Habitat for Humanity gets an Olympic boost
Athletes take time out from training to help landscape new home
U.S. Olympians Morgan Izykowski, left, and Katherine Reutter help prepare a Habitat for Humanity yard for sod in Magna on Saturday. Seventeen Olympians helped landscape.
Michael Brandy, Deseret News
MAGNA — Olympians took some time out from training and perfecting their sport Saturday to pull weeds and do landscaping work.
Seventeen Olympians participated in the third national Olympian and Paralympian Build Day for Habitat for Humanity, the first held in Utah.
One soon-to-be-homeowner, Bernadette Deschine, was working alongside the gold, silver and bronze medalists.
Deschine didn't have an easy childhood. When she was 2 years old, her mother died, and a year later her father abandoned his family. Deschine then lived with extended family. In high school, she moved from New Mexico to Salt Lake City to live with her sister.
Now a single mother with an 18-year-old son on his way to the University of Utah, Deschine is spending her extra Saturdays working on Habitat for Humanity building sites as part of the required 200 hours of labor to earn a home in the program.
"I think it's a great program," Deschine said. "It gives us an opportunity to advance. I'm happy there are programs out there for people like us."
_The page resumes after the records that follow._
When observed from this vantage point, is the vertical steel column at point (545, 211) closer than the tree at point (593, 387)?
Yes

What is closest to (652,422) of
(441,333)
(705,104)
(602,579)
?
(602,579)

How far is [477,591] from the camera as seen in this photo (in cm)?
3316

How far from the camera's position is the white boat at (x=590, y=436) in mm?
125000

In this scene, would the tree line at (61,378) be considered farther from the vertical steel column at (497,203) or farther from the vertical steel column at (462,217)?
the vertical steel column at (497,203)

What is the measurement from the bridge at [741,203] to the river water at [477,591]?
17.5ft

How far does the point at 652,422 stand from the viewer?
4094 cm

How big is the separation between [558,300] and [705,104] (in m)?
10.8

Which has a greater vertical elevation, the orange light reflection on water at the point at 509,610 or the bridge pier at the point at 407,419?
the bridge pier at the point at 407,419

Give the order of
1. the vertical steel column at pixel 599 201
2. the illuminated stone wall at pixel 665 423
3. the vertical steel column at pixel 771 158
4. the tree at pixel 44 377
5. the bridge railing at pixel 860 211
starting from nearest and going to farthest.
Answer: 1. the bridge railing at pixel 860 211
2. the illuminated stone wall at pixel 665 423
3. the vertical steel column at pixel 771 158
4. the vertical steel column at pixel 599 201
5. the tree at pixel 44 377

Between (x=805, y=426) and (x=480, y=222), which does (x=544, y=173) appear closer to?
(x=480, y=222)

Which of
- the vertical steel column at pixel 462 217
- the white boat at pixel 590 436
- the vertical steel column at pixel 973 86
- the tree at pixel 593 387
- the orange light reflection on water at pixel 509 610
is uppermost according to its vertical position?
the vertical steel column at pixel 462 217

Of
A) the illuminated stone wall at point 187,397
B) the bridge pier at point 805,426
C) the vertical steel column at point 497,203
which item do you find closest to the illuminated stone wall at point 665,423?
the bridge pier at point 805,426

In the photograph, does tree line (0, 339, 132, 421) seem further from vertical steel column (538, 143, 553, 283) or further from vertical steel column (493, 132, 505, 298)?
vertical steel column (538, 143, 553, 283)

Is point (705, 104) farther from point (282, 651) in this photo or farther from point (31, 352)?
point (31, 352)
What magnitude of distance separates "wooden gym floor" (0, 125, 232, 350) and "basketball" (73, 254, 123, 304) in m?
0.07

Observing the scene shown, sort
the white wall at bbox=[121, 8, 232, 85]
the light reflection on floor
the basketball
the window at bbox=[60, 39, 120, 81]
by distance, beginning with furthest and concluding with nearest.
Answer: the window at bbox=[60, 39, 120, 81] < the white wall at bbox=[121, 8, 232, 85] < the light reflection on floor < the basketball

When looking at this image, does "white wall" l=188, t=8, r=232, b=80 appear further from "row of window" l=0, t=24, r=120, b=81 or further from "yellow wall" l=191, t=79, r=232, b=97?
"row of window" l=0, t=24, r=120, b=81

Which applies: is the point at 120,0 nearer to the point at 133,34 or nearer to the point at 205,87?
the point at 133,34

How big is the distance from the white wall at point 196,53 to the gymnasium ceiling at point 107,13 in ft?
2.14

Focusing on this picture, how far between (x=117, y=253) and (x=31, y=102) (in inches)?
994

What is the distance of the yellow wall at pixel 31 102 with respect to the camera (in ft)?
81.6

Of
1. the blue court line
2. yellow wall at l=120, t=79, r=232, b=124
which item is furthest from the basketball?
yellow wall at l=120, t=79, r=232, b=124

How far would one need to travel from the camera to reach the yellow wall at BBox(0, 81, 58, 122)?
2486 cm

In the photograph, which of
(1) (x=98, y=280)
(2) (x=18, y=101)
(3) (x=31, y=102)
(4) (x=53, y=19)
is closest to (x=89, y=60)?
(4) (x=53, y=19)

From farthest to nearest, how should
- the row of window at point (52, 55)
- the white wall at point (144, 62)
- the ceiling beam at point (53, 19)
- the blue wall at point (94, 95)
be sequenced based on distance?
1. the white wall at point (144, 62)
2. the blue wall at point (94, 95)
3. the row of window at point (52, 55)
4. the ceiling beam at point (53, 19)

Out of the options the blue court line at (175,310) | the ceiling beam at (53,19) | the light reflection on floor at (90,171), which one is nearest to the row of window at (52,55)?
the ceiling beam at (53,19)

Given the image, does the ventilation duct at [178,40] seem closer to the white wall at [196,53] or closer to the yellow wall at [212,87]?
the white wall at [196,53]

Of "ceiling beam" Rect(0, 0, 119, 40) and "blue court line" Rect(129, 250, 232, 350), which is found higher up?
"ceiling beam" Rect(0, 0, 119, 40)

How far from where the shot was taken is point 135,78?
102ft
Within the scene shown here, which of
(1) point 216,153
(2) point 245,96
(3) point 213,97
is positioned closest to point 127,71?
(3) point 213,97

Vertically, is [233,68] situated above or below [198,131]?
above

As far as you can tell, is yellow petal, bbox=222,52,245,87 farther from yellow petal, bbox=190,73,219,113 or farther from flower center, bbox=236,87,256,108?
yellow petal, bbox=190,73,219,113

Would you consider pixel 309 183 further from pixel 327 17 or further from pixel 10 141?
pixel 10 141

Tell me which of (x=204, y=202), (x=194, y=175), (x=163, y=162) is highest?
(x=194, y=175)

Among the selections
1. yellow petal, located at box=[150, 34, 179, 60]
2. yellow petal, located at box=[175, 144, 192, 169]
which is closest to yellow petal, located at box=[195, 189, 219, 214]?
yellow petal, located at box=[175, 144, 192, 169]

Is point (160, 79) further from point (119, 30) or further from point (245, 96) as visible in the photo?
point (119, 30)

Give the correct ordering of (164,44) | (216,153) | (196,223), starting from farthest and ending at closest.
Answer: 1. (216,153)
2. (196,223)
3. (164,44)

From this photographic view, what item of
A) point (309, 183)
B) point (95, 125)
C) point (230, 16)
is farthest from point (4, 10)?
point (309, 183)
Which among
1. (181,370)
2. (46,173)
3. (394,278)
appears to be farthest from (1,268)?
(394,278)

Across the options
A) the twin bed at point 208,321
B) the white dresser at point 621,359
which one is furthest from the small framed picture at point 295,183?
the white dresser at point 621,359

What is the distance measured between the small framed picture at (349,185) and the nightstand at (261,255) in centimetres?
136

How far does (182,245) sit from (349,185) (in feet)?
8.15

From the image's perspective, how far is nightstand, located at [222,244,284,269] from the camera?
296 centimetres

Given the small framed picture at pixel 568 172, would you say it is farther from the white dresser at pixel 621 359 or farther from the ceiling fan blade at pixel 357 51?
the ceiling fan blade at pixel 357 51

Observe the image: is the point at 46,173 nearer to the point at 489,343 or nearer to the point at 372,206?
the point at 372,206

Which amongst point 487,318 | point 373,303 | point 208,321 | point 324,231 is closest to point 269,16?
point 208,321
Olympians Alyson Dudek and Katherine Reutter, who train in Utah, were helping out at Humanity Cove. Both are teammates on the U.S. Speed Skating Team, and each took home a medal from the 2010 Vancouver Games. Dudek, who is from Wisconsin, and Reutter, who is from Illinois, expressed the importance of feeling like a part of a community.
"It's really important to me to feel like where I train is home," Reutter said.
For the Olympians, the opportunity to volunteer was more than a coincidence.
The Olympian and Paralympian Build Day is part of the U.S. Olympic Committee's attempt to give back to the communities that support their athletes.
"We're motivated to get a family into the houses and to help them start a new life," Dudek said.